EXTRAIT:
----
La téléphonie est au centre de la plupart des enquêtes judiciaires, et personne ne peut nier leur efficacité… ni les risques liés à une utilisation déviante. En dehors des écoutes, qui font l’objet d’une procédure particulière, les enquêteurs s’intéressent systématiquement aux données de connexion en temps différé, c’est-à-dire tout ce qui a trait aux échanges passés, communications et SMS : dates, numéro des correspondants, durée des échanges, bornage… et, plus rarement, aux données en temps réel : la géolocalisation. Cette possibilité de « remonter le temps » permet de retracer la vie privée d’une personne au long de l’année écoulée. C’est un atout considérable, un peu comme une empreinte immatérielle, mais à la différence d’une trace papillaire ou ADN, on pénètre là dans l’intimité des gens, on viole leur vie privée. C’est donc une démarche particulièrement intrusive qui ne devrait être effectuée qu’à bon escient. Est-ce vraiment le cas ?
En 2021, en France, les opérateurs téléphoniques ont reçu 1 726 144 réquisitions. Un adulte sur trente, environ, a donc fait l’objet d’une vérification de sa vie privée…
Eh bien, la Cour de cassation vient d’y mettre le holà ! Dans quatre arrêts rendus le 12 juillet 2022, elle a entériné les décisions de la Cour de justice de l’Union européenne de 2014, 2016, 2020 et 2021, qui déterminent les conditions dans lesquelles une nation peut autoriser l’accès aux données de téléphonie. Ces fameuses métadonnées, c’est-à-dire toutes les informations que peut révéler un message téléphonique sans pour autant l’écouter ou le lire.
----
DONNÉES:

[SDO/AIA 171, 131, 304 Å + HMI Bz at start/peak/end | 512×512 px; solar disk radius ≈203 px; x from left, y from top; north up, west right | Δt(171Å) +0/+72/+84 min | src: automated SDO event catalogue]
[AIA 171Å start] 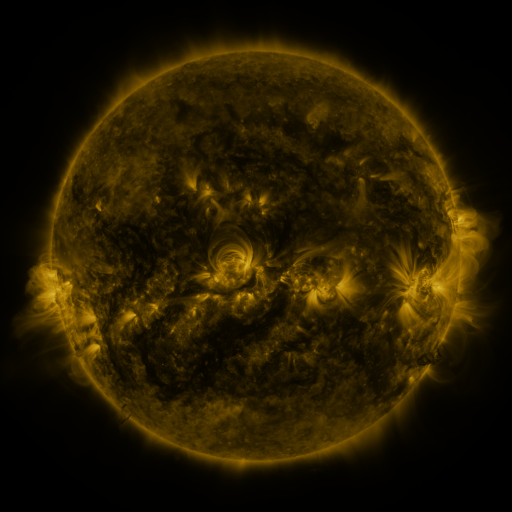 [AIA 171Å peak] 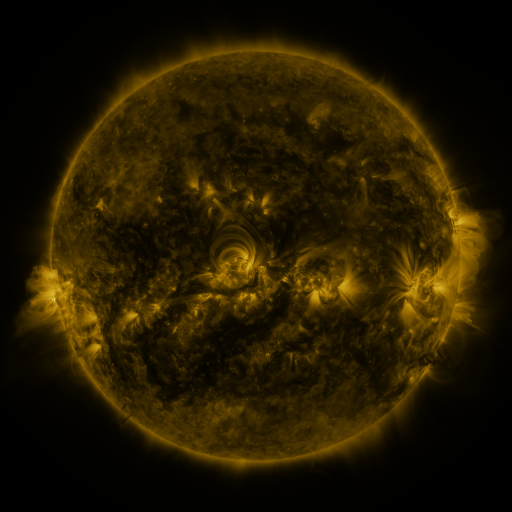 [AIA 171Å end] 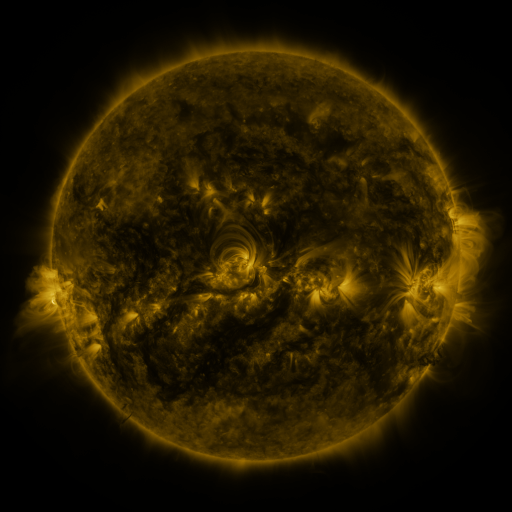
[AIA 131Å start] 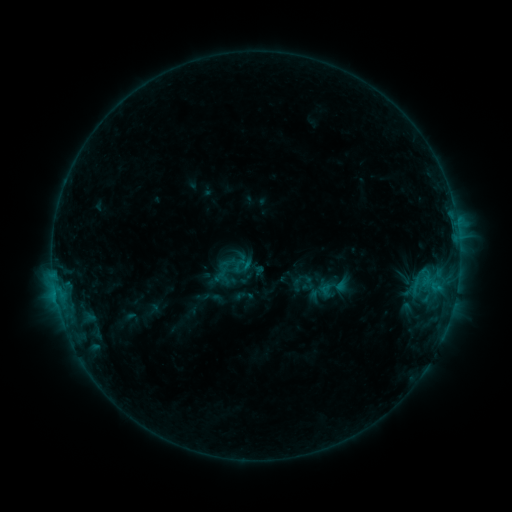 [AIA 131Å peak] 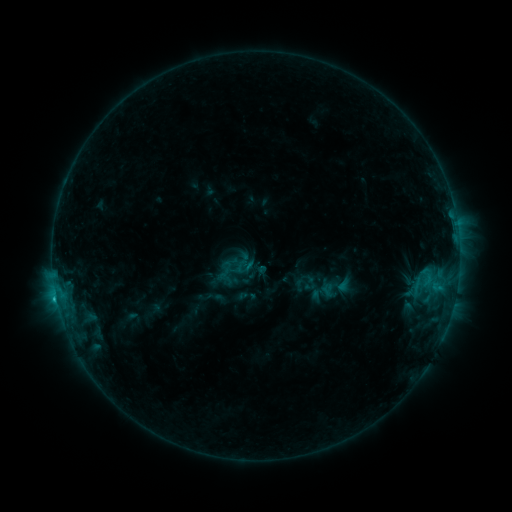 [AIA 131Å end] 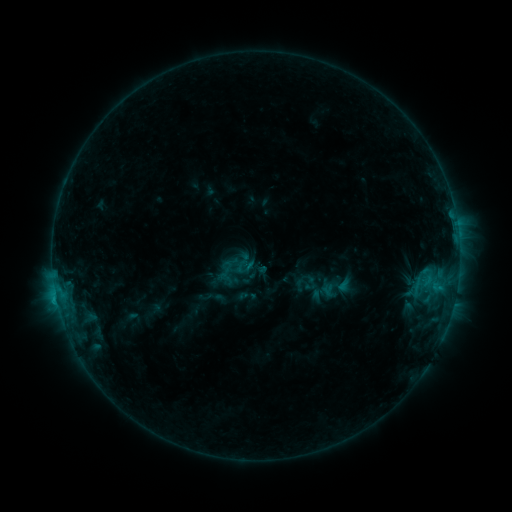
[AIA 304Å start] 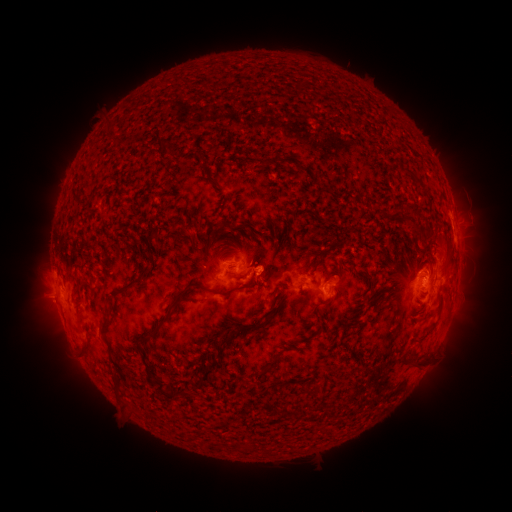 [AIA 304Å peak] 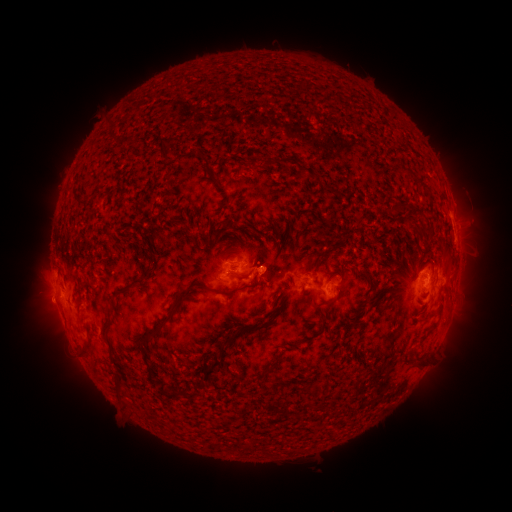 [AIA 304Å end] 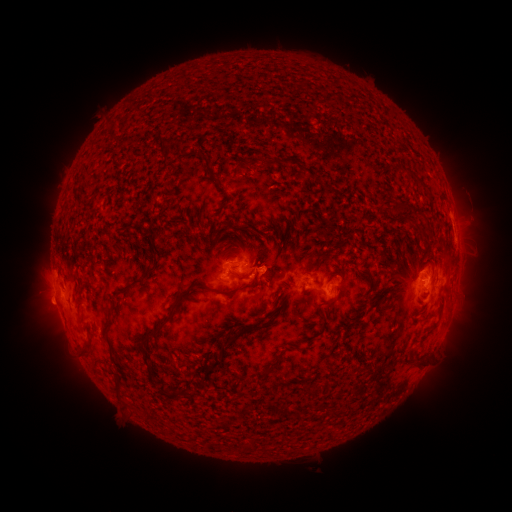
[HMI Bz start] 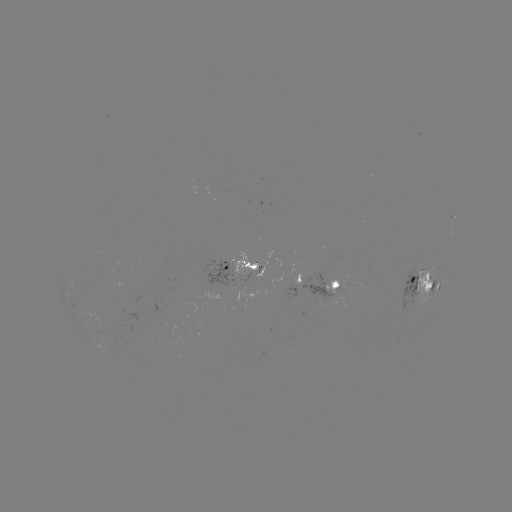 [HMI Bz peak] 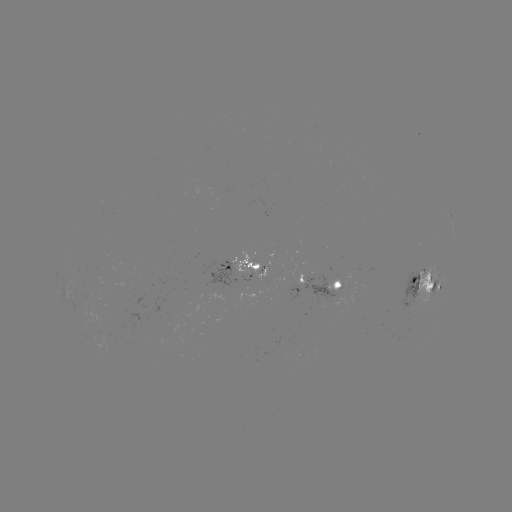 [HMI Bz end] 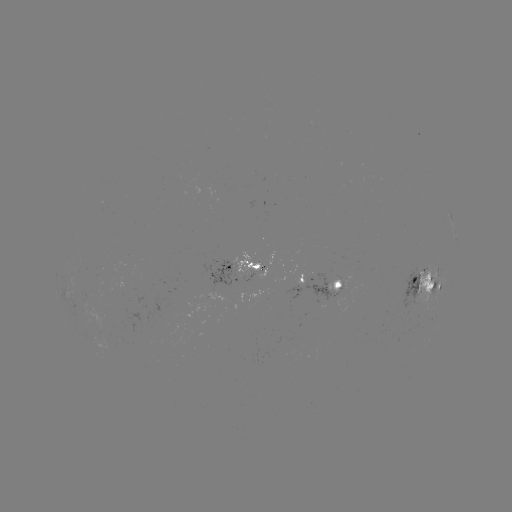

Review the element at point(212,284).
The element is emerging-flux region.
----
À FAIRE:
A: Recopiez tout le passage de l'extrait sur la téléphonie, depuis « En 2021, en » jusqu'à « ou le lire. ».
B: Sélectionnez chaque ligne des entrées qui contient le mot « element ».
L'extrait et les entrées n'ont aucun lien entre eux.

RÉPONSES DONNÉES:
A:
En 2021, en France, les opérateurs téléphoniques ont reçu 1 726 144 réquisitions. Un adulte sur trente, environ, a donc fait l’objet d’une vérification de sa vie privée…
Eh bien, la Cour de cassation vient d’y mettre le holà ! Dans quatre arrêts rendus le 12 juillet 2022, elle a entériné les décisions de la Cour de justice de l’Union européenne de 2014, 2016, 2020 et 2021, qui déterminent les conditions dans lesquelles une nation peut autoriser l’accès aux données de téléphonie. Ces fameuses métadonnées, c’est-à-dire toutes les informations que peut révéler un message téléphonique sans pour autant l’écouter ou le lire.

B:
Review the element at point(212,284).
The element is emerging-flux region.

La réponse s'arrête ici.